It is common to encounter situations, where one has
- data from the same assay from different labs or sources, or
- data from different assays all targeting a phenomenon.
One then proceeds to test a desired hypothesis on the basis of these multiple datasets. The only challenge in doing this is the manner in which the different datasets can be combined in a statistically appropriate way. Since in the biological context, it is rather difficult to quantify the quality of different datasets. It is common practice to perform the hypothesis test on the different data individually and then combine the resulting p-values and occasionally the test statistics. The approaches are broadly termed meta-analysis.
These approaches do not however cover the situation where two different approaches are used to test the same hypothesis on a single dataset. One might hope to improve power by using different (complementary?) approaches. Suppose we have measurements of 2000 features across two different conditions. For simplicity, we assume the measurements are normally distributed under both conditions and we have 5 replicates for each feature-condition combination.
The t-test is the appropriate test for the difference between two means. Since we have but 5 replicates for each conditions in general, we might opt for a non-parametric Wilcoxson rank-sum test that does not assume normality of the data. In order to be ‘sure’, we run both these tests and then combine the p-values using the package MetaDE that implements five different meta-analysis procedures for combining p-values.
A simple approach to test the validity of such meta analysis approaches to this situation is to look at the distribution of the p-values under the null hypothesis – p-values under the null hypothesis are uniformly distributed in [0,1] if test-statistic takes continuous values. Hence, performing this meta-analyses should indeed leave the p-values uniformly distributed if the data are generated under the null hypothesis.
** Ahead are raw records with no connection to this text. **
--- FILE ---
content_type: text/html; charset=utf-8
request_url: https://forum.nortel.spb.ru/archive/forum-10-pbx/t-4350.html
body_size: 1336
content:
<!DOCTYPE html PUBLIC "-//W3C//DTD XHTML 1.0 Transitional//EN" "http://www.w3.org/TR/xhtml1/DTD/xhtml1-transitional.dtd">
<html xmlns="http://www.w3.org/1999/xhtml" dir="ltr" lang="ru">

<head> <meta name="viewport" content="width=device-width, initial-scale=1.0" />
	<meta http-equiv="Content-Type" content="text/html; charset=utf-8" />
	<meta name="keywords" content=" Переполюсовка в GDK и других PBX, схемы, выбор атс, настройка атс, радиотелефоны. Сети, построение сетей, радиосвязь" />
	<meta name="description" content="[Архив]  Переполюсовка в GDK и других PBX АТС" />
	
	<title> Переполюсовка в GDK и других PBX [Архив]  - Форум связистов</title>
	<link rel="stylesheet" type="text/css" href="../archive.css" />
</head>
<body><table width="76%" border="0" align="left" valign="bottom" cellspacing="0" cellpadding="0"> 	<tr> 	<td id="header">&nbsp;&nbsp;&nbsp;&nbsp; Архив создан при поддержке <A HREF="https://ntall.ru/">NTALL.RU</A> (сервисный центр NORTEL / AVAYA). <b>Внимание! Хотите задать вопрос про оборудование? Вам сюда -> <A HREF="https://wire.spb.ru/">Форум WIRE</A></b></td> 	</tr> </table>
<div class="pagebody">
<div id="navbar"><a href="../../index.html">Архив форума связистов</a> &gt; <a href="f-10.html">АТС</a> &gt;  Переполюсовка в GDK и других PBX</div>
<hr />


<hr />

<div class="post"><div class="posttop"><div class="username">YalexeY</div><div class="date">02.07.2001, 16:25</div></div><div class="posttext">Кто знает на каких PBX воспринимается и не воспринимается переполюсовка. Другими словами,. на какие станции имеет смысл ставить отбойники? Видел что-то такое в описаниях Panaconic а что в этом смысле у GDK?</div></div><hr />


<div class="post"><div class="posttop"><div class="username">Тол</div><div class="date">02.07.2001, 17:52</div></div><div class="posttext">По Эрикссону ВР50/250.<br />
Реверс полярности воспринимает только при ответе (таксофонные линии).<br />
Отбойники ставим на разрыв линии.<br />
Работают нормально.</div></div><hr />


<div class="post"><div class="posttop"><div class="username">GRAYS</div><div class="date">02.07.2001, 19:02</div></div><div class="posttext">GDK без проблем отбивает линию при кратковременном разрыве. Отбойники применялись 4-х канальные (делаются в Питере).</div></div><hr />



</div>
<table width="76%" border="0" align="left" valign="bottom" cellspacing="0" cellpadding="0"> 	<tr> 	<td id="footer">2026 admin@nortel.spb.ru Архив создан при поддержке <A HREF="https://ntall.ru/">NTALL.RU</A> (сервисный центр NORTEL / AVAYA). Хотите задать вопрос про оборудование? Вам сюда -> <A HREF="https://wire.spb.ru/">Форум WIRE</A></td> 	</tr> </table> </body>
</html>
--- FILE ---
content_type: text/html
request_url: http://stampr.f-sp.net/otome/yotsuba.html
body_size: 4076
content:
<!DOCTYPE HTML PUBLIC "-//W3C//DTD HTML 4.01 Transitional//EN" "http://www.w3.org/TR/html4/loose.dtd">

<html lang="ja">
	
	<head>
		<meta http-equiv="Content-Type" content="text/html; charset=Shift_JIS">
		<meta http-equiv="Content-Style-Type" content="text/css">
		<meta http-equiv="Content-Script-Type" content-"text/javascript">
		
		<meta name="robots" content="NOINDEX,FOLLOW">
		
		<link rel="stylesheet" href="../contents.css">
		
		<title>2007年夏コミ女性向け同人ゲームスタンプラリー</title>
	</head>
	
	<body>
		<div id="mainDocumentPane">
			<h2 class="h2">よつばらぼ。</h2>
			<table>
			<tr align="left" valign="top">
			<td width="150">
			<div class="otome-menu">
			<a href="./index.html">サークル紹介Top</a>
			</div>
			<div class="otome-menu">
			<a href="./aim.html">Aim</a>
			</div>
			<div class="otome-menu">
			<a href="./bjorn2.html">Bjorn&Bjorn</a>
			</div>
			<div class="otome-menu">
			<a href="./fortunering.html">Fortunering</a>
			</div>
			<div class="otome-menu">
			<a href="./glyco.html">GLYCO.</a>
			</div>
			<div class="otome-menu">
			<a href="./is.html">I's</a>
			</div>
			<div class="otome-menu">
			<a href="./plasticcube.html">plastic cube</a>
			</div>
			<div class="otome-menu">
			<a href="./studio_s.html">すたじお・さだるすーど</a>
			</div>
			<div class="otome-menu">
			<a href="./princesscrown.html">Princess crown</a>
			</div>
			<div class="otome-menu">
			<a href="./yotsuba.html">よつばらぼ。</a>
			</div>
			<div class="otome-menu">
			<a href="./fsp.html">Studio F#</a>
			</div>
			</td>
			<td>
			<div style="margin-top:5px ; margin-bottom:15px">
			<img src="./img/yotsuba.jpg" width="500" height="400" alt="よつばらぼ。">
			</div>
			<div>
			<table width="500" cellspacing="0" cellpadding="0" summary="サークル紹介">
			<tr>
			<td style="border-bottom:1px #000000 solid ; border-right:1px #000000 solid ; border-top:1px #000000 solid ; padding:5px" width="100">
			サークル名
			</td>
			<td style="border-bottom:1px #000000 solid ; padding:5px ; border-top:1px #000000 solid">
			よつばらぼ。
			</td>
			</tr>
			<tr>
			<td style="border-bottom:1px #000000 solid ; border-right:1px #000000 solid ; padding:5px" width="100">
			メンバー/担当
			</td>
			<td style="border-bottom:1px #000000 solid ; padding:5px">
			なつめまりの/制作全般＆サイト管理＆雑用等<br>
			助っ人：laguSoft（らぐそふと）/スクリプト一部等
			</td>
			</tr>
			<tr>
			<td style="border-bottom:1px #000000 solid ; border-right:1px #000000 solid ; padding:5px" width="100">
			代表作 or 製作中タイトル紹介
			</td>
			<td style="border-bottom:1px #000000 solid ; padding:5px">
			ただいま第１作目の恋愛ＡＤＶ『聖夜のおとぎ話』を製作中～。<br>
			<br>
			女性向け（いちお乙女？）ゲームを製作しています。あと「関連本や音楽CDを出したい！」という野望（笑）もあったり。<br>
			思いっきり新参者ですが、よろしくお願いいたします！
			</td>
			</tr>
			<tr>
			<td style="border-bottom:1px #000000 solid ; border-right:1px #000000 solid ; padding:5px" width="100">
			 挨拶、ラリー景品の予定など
Since we generated all our data under the null-distribution, we notice that p-values are uniform under the t-test but not the Wilcoxson; the latter is a discrete distribution with discrete-valued test statistic (the rank-sum). Not surprisingly, since we applied both methods to the same data, we obtain highly correlated p-values from both tests (pearson correlation=0.8831468).
Interestingly, it is clear that none of the methods produce a distribution that is uniform. The Fisher and min-P methods produce conservative estimates of the p-values (p-values under the null-hypothesis are shifted towards 1), while the Stouffer and maxP produce anti-conservative (optimistic) p-value estimates.
Another perspective on the same data can be obtained by looking at if do control Type I errors at the level we want to. If we control at a level (\alpha), then expect that (P(p<\alpha)=\alpha,~\textrm{ under }H_0.)
Method | α<0.01 | α<0.05 | α<0.1 |
---|---|---|---|
Fisher | 0.03 | 0.09 | 0.14 |
Max_P | 0.01 | 0.04 | 0.08 |
Min_P | 0.01 | 0.05 | 0.11 |
Stouffer | 0.04 | 0.12 | 0.18 |
It is clear from the above table that the conservative methods control Type I errors (false positives) more strigently than the the anti-conservative methods over a variety of levels.
Effect of p-value correlations
We generated approximately uniform p-values from two hypothetical tests. We allowed correlations between the p-values to simulate the effect of tests performed on the same data as in the previous section. If the p-value combining worked correctly, we would expect the theoretical and actual Type I control is match (along (y=x)).
We see our conclusions on the four methods bear out. minP is anti-conservative and Stouffer and maxP are conservative. Fisher anti-conservative for low (practically useful) thresholds but anti-conservative at larger thresholds. The skew away from the uniform distribution for the combined p-values increases with increasing correlation. Overall, Fisher appears to be the best (of the worse) choices.